Accel is an existing backer of Sahi, along with Elevation Capital, having pumped $10.5 million last June.
The ongoing round could push up Sahi’s valuation fourfold to around $250 million in under a year from $60 million, these people said on condition of anonymity.
“After the successful listing of Groww and the fundraise of Dhan, there has been a lot of interest in the sector. It’s an attractive opportunity. They are already clocking around $10 million in annual revenue run rate,” another person in the know said.
To be sure, Groww has a market value in excess of Rs 1 lakh crore, while another discount brokerage – Angel One – has a market capitalisation of about Rs 22,000 crore.
Emailed queries to Sahi and the other investors did not elicit a response.
“Acquiring customers and retaining them is still a major challenge that Sahi is facing,” the person added.
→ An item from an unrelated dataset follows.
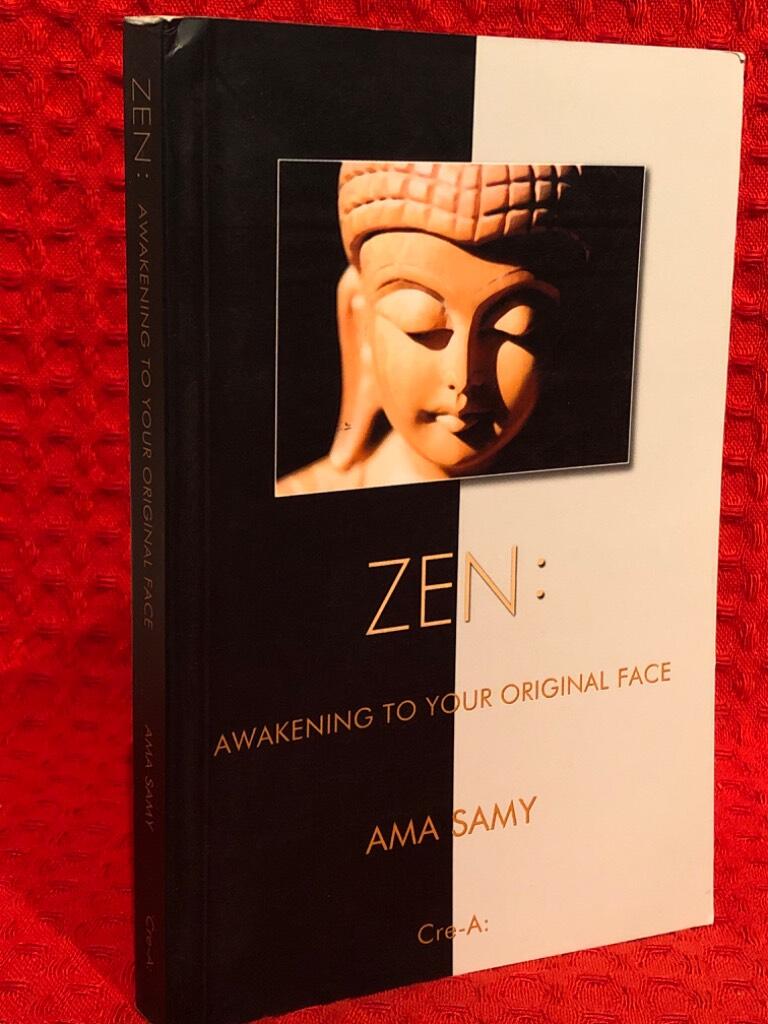 Zen: the awakening to your original face av Ama Samy - omslag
Founded in 2023 by Vaz and Manish Jain, who was a senior executive at Kotak Securities, Sahi competes with the likes of Mumbai-based Dhan, listed stock broker Groww and Bengaluru-based Zerodha.
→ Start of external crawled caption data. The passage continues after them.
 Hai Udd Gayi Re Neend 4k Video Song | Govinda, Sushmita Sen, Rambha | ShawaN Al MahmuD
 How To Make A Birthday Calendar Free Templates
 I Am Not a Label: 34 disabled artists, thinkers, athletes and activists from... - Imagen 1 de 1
Speaking with ET back in June 2025, Vaz had said that he plans to build Sahi as a platform which can cater to the end-to-end requirements of retail traders, with a special focus on automation and building algo-trading capabilities for retail traders.
According to data from NSE, Sahi has around 110,000 active traders, a base which has been built up over one year. Its rival Dhan has built a base of more than a million traders. Groww has a base of around 12 million active traders and Zerodha has around 6.8 million active traders as of February this year.
“The idea behind Sahi is that it will create fresh products which can disrupt large players like Groww and Zerodha, while it might take time. That is the idea driving this platform,” said a senior executive at a US-based venture capital firm.
According to its filings with the corporate affairs ministry, Sahi has reported Rs 3 crore as revenue and a net loss of Rs 19 crore in FY25.
While Sahi is being built at a time that the Indian wealthtech ecosystem is opening up to new-age players, the stock brokers are facing a hard time with the slowdown in the stock markets.
NSE data shows that the total number of active traders in India has fallen to around 45 million in February 2026 from close to 50 million in February 2025. NSE defines an active trader as one who has placed atleast one trade in a year.
With stock market regulator Sebi cracking down on unchecked trading activities in the highly risky derivatives market, stock brokers across the spectrum have reported a major slowdown in business.
Zerodha, the largest stock broker in terms of revenues and profits, reported a 15-20% impact on the business in the last financial year mainly due to the regulatory action on futures and options (F&O).